Intents are the front line of any chatbot, they can be seen as the verb. Also the working word or phrase, the intention of the user conversing with your chatbot.

Hence the first action you will perform is to detect what the intention of the user is. Creating intents in Dialogflow is top of the list, for good reason. First you can name your intent, and add training phrases. The training phrases will be used by Dialogflow to train its cognitive model.

Creating Intents — Listing Training Phrases

You will see there is an item called Events. Events is a very handy tool, we will not use it in this example. However, in short, you can trigger your intent based on an event and not user input. This is particularly useful with Google Assistant on different devices.

Conveniently, you can test the intent by inputting text in the testing pane and seeing if your intent is triggered.

Entities

If intents are the verbs, entities are the nouns. These are the key elements you want to capture form user input.

For a weather application, it will be a city, or a region.

Some Contextual Entities Are Automatically Detected

In most cases entities are detected automatically and are also fully contextual. This means that you do not need a finite list of entities, but Dialogflow can detect the entity based on contextual awareness in terms of the user’s utterance.

In the image above, an European city is automatically detected; other cities can be annotated manually.

Setting Contextual Entities (Slots)

The image to the left is an example of how a word can be selected, and by clicking an appropriate entity can be selected to assign that word to.

The system entities of Dialogflow is very strong and established.

Multiple entities can defined within an expected utterance. This is the way as humans usually speak.

For instance, “I want to travel from Lisbon to Amsterdam on Thursday at 5pm”.

Ask City Intent with Contextual Entity for City Name

Here is an example of training phrases or sentences being annotated with the city name.
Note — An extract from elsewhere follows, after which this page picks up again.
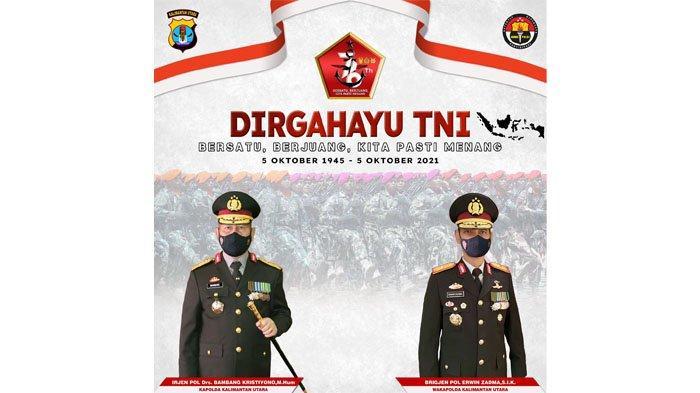 Polda Kalimantan Utara Ucapkan Selamat HUT ke-76 TNI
You need to be creative with the wording of your utterance to ensure you cover most permutations.

Again we see a general trend in chatbot development environments, where entities and intents merge to some degree.

Example of Multiple Entities Per Utterance

Testing

This is a distinct advantage of Dialogflow, testing is easy and can be done incrementally as you progress. In general incremental testing is real easy with cloud based solution.

Another helpful thing is the fact that the saving of changes and the training of the agent goes very fast. There is no long wait period to build the model prior to you being able to test.

Google Assistant Simulator ~ With Voice Input & Output

Testing input and output can be in text or voice. Should you not want to test in the Dialogflow test pane, you can break out tot he Google Assistant Simulator in seconds.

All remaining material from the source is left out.